══ DATA ══

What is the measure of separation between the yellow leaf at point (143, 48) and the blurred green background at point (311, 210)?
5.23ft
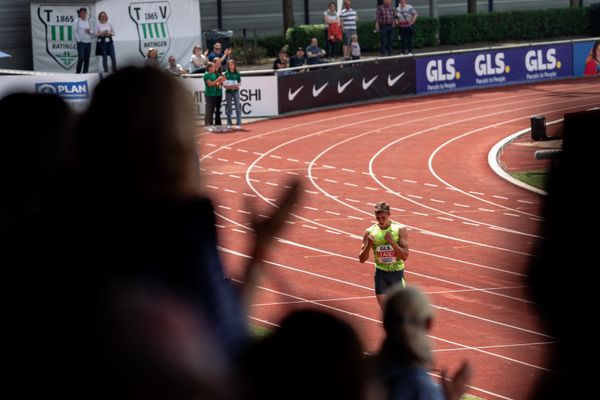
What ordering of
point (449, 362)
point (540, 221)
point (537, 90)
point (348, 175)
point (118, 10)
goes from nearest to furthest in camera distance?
point (540, 221)
point (449, 362)
point (348, 175)
point (118, 10)
point (537, 90)

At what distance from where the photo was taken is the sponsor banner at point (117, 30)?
107 feet

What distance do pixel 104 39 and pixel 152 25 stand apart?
2.61m

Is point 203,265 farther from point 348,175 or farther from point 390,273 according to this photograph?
point 348,175

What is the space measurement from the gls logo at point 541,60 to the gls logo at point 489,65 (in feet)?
2.86

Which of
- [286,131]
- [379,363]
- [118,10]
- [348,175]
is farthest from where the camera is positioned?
[118,10]

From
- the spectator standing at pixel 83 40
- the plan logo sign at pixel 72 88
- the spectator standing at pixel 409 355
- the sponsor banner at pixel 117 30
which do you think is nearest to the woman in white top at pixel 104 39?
the spectator standing at pixel 83 40

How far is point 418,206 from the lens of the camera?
71.4 feet

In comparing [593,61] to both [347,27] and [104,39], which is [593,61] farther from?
[104,39]

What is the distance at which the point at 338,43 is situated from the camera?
38.4 meters

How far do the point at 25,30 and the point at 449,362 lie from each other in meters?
24.7

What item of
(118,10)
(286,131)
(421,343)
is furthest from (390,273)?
(118,10)

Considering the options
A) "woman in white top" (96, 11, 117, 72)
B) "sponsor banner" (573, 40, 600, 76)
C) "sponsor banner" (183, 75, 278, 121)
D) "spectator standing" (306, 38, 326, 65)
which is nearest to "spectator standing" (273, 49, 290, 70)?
"sponsor banner" (183, 75, 278, 121)

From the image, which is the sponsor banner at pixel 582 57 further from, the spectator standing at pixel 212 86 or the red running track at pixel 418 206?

═══

WHAT YOU HAVE TO DO = Write out all of the data above word for word, leaving out the pictures.

ANSWER FOR THE TASK =
What is the measure of separation between the yellow leaf at point (143, 48) and the blurred green background at point (311, 210)?
5.23ft
What ordering of
point (449, 362)
point (540, 221)
point (537, 90)
point (348, 175)
point (118, 10)
goes from nearest to furthest in camera distance?
point (540, 221)
point (449, 362)
point (348, 175)
point (118, 10)
point (537, 90)

At what distance from where the photo was taken is the sponsor banner at point (117, 30)?
107 feet

What distance do pixel 104 39 and pixel 152 25 stand apart?
2.61m

Is point 203,265 farther from point 348,175 or farther from point 390,273 according to this photograph?
point 348,175

What is the space measurement from the gls logo at point 541,60 to the gls logo at point 489,65 (in feet)?
2.86

Which of
- [286,131]
- [379,363]
- [118,10]
- [348,175]
is farthest from where the camera is positioned?
[118,10]

From
- the spectator standing at pixel 83 40
- the plan logo sign at pixel 72 88
- the spectator standing at pixel 409 355
- the sponsor banner at pixel 117 30
which do you think is nearest to the woman in white top at pixel 104 39?
the spectator standing at pixel 83 40

How far is point 418,206 from the lens of the camera?
71.4 feet

In comparing [593,61] to both [347,27] and [104,39], which is [593,61] farther from?
[104,39]

What is the distance at which the point at 338,43 is situated from the camera?
38.4 meters

How far do the point at 25,30 and the point at 449,362 lie from each other in meters?
24.7

What item of
(118,10)
(286,131)
(421,343)
is furthest from (390,273)?
(118,10)

Considering the options
A) "woman in white top" (96, 11, 117, 72)
B) "sponsor banner" (573, 40, 600, 76)
C) "sponsor banner" (183, 75, 278, 121)
D) "spectator standing" (306, 38, 326, 65)
which is nearest to "spectator standing" (273, 49, 290, 70)?
"sponsor banner" (183, 75, 278, 121)

From the image, which is the sponsor banner at pixel 582 57 further from, the spectator standing at pixel 212 86 or the red running track at pixel 418 206?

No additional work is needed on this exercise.